▶ Exercise a
In the error-handling page below, which HTTP status code corresponds to InsufficientCreditsError?

▶ Text
+++

Errors, retries & timeouts

Every failure the SDK can raise is a subclass of ParetaError, so one except clause catches everything, and a more specific clause catches exactly the case you care about. The client also retries transient failures for you (network blips, 429s, 5xx) with exponential backoff before giving up. This page is the map: which exception means what, what is retried automatically, and how to tune the timeout and retry budget.

Import the exceptions straight from the package:

Python

from pareta import (
    Pareta,
    ParetaError,                # base class for everything below
    APIConnectionError,         # never reached the server (DNS/TCP/TLS)
    APITimeoutError,            # subclass of APIConnectionError
    APIStatusError,             # any non-2xx from the server
    BadRequestError,            # 400, 422
    AuthenticationError,        # 401
    PermissionDeniedError,      # 403
    InsufficientCreditsError,   # 402 — org out of balance
    NotFoundError,              # 404
    ConflictError,              # 409
    RateLimitError,             # 429
    EndpointNotReadyError,      # 503 — endpoint stopped/cold/provider down
)

TypeScript

import {
  Pareta,
  ParetaError,                // base class for everything below
  APIConnectionError,         // never reached the server (DNS/TCP/TLS)

+++

▶ Exercise b
How many lines of the listing contain the string "Rect"? Case counts, and the reply should be the number alone.

+++

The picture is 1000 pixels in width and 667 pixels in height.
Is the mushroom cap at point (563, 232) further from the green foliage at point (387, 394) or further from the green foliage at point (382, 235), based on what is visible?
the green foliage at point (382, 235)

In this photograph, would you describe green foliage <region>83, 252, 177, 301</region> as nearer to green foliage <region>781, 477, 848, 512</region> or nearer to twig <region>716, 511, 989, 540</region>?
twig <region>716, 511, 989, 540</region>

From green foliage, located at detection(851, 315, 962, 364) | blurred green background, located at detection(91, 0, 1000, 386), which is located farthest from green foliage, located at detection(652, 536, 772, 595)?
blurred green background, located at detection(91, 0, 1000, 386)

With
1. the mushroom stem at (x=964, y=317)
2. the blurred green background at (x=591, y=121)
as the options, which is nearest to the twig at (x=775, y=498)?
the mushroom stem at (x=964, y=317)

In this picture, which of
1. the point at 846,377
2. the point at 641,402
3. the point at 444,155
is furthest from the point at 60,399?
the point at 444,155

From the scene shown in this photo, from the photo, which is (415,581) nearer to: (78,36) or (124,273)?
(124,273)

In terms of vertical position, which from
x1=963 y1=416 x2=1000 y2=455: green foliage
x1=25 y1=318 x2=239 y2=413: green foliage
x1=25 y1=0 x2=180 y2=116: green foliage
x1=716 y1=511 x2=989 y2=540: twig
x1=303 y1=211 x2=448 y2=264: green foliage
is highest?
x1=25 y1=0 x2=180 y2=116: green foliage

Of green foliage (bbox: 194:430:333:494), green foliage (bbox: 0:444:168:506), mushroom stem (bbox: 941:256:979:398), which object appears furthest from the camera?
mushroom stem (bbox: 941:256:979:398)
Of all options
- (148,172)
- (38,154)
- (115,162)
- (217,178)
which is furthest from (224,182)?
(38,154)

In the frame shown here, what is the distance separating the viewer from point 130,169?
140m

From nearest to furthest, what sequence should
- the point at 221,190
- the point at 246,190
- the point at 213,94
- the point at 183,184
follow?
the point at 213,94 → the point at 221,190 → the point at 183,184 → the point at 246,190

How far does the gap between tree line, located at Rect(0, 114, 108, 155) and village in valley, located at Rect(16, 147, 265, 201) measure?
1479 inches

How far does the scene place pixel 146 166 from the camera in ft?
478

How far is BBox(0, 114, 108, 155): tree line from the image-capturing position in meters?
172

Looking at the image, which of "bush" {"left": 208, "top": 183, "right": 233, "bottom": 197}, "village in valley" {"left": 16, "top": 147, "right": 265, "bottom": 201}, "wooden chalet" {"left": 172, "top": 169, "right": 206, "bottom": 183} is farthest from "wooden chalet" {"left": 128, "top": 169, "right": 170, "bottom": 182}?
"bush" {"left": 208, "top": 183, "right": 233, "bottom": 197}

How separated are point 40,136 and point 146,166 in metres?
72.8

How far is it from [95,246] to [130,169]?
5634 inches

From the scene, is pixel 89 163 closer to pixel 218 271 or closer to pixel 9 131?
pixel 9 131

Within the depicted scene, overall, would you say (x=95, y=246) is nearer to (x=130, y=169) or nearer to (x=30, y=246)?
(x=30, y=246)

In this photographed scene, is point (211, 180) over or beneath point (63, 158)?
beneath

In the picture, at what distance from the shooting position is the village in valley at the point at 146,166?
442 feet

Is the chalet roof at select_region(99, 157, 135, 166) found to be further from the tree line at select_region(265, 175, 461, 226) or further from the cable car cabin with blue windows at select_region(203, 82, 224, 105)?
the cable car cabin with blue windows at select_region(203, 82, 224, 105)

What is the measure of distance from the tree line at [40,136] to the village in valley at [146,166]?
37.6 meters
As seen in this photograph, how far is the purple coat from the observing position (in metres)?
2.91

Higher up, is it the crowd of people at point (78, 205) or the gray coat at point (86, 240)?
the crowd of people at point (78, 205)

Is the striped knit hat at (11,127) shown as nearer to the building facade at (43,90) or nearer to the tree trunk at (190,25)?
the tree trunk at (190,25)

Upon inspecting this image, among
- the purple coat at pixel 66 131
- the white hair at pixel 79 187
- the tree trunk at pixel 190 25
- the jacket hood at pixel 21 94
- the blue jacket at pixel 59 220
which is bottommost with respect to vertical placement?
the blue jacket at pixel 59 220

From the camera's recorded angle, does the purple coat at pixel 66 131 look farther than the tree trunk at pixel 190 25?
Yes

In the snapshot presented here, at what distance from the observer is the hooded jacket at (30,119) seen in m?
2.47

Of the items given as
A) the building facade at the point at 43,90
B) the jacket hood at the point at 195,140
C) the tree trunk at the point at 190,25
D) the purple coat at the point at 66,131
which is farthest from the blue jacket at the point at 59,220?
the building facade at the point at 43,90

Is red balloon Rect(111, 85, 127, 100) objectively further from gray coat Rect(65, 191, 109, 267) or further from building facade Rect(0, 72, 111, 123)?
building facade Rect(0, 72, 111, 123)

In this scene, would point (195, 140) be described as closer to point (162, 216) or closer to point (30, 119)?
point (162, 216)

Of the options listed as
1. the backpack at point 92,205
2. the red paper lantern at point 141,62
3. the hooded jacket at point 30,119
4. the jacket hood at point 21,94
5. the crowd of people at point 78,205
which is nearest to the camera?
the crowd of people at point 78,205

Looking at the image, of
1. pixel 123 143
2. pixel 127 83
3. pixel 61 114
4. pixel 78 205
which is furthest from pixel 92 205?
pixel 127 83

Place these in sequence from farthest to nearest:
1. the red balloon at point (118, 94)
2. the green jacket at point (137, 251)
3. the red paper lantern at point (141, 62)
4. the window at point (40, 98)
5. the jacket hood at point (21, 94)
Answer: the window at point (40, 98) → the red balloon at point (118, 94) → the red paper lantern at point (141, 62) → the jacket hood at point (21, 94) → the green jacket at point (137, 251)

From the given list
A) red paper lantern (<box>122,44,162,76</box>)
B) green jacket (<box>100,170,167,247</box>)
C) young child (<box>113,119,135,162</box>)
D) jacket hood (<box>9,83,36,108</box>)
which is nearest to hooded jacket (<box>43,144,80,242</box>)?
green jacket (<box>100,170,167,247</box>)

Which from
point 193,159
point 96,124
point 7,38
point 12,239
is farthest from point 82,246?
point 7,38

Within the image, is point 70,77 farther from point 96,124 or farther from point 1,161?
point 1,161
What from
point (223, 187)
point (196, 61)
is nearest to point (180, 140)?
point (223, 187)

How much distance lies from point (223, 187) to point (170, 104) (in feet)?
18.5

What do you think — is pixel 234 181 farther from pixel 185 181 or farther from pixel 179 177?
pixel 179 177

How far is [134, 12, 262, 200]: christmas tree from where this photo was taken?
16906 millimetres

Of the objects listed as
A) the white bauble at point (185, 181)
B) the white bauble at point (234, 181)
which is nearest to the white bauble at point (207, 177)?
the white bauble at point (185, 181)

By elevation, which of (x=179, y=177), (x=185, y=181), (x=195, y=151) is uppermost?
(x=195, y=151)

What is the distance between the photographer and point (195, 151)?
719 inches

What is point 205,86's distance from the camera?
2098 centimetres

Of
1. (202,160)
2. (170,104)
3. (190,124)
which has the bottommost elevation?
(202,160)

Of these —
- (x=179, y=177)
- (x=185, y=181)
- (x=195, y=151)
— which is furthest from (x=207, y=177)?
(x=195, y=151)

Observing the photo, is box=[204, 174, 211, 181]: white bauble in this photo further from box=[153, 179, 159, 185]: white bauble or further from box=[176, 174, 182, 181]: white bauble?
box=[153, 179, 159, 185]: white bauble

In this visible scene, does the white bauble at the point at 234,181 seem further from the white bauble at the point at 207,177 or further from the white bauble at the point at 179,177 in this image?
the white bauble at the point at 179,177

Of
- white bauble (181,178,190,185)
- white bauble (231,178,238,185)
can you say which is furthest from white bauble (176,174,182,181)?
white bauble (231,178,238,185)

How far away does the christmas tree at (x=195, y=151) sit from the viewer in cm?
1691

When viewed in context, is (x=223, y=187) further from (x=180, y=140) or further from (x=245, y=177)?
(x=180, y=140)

+++

▶ Full solution a
402

▶ Full solution b
3